Saved data entries
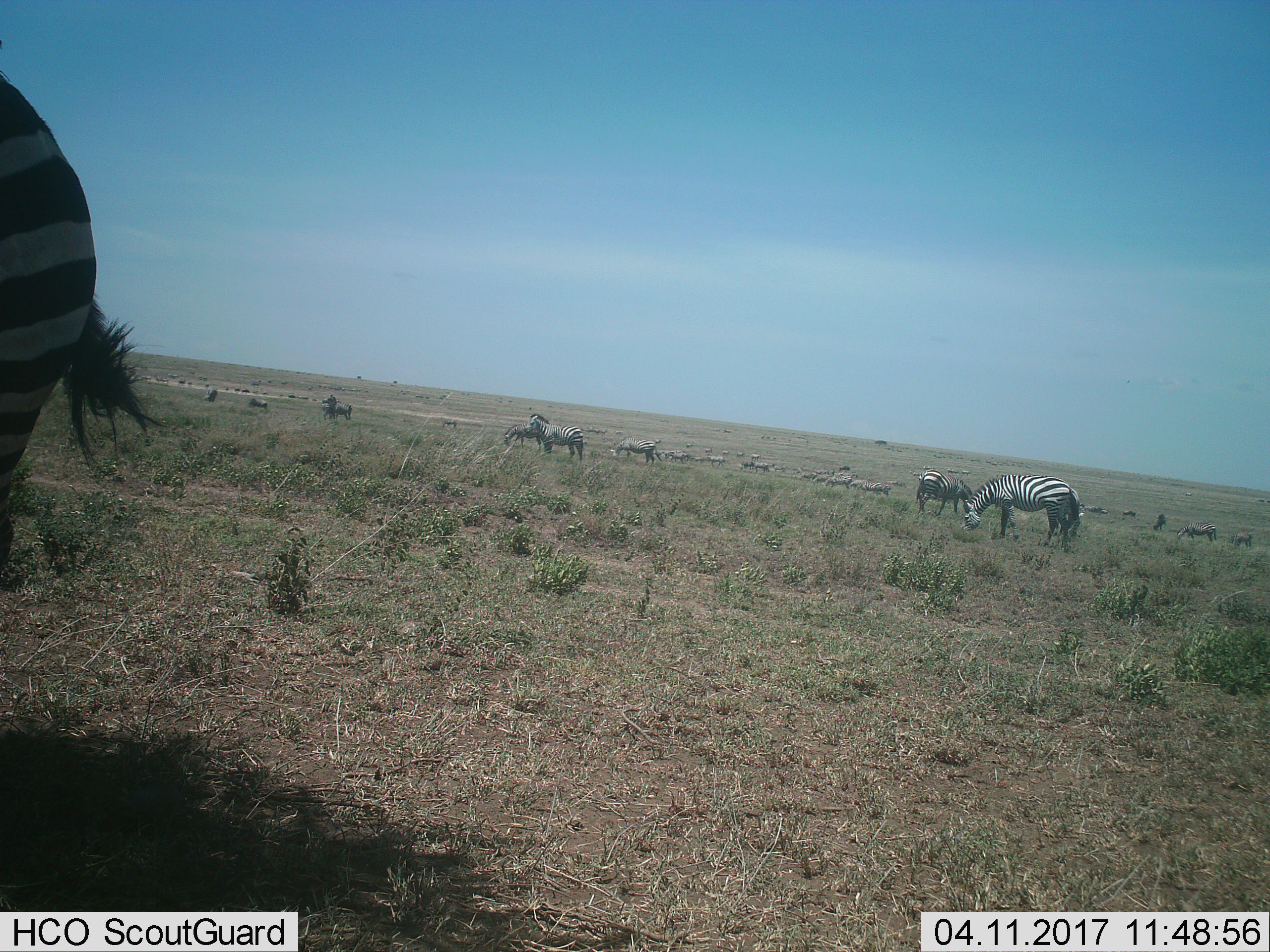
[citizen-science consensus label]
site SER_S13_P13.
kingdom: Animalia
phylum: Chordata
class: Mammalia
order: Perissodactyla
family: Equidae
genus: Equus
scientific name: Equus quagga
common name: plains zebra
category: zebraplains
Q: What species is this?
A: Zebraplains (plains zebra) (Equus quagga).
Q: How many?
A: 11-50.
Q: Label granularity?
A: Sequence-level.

» Try it
An exact copy of the lines from the one containing "kingdom: Animalia" through the end of the entries is required, and nothing beyond them.

» Response to this task
kingdom: Animalia
phylum: Chordata
class: Mammalia
order: Perissodactyla
family: Equidae
genus: Equus
scientific name: Equus quagga
common name: plains zebra
category: zebraplains
Q: What species is this?
A: Zebraplains (plains zebra) (Equus quagga).
Q: How many?
A: 11-50.
Q: Label granularity?
A: Sequence-level.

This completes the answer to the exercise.